[Written instruction] Write out every one of the records again, swapping "green grass mound" for "grassy hill" and keeping everything else the same. Don't include the pictures.

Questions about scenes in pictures
— START —

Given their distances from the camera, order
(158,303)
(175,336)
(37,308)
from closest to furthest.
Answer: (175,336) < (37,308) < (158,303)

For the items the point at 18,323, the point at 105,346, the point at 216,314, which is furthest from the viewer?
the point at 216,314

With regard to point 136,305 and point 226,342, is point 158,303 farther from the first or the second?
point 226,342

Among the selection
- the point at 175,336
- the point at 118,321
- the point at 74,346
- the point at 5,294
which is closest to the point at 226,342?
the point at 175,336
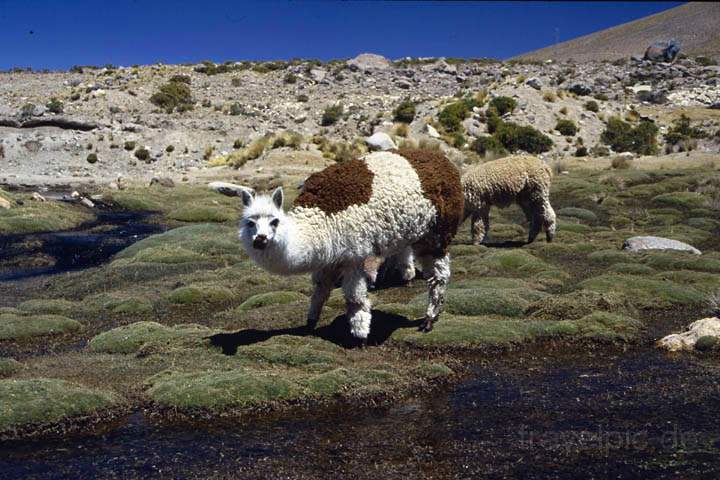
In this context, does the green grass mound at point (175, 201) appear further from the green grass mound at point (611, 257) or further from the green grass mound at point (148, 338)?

— END —

[Response to the task]
Given their distances from the camera, order
(158,303)
(175,336)
(37,308)
from closest to furthest.
Answer: (175,336) < (37,308) < (158,303)

For the items the point at 18,323, the point at 105,346, the point at 216,314, which is furthest from the viewer?
the point at 216,314

With regard to point 136,305 and point 226,342, is point 158,303 farther from the first or the second?
point 226,342

Among the selection
- the point at 175,336
- the point at 118,321
- the point at 74,346
- the point at 5,294
which is closest to the point at 226,342?
the point at 175,336
In this context, does the grassy hill at point (175, 201) appear further from the grassy hill at point (611, 257) or further from the grassy hill at point (148, 338)?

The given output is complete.